On the second of December, the sheriff harnessed his horse to a light buggy, threw his trunk and saddle in the back, and headed west, thinking he might try his luck in California. The gold rush was over, but he longed to see the Pacific Ocean. He was unaware of Andy Prescott’s grief-stricken father, laid up behind a rock two miles out of town and looking down the barrel of a Sharps Big Fifty, the rifle which would become known as “the gun that changed the history of the west.”

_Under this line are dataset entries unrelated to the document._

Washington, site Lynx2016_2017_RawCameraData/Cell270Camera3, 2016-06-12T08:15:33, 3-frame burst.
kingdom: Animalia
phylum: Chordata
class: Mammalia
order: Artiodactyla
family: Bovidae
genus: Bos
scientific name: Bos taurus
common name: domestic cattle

Here came a light wagon, and sitting up there on the seat, boots on the splashboard, was the man responsible for his grief and spoiled hopes, the man who had killed his son. Not the judge, not the jury, not the hangman. No. That man down there. If not for Jim Averill, his son would be in Mexico now, with his long life—all the way into a new century!—ahead of him.
Prescott cocked the hammer. He laid the sights on the man in the wagon. He hesitated with his finger curled on the cold steel crescent of the trigger, deciding what to do in the forty seconds or so before the wagon breasted the next hill and disappeared from sight. Shoot? Or let him go?
Drew thought of adding one more sentence—He made up his mind—and didn’t. That would lead some readers, perhaps many, to believe Prescott had decided to shoot, and Drew wanted to leave that issue unresolved. Instead, he hit the space bar twice and typed.
THE END
He looked at those two words for quite a long time. He looked at the pile of manuscript between his laptop and his printer; with the work of this final session added, it would come in at just under three hundred pages.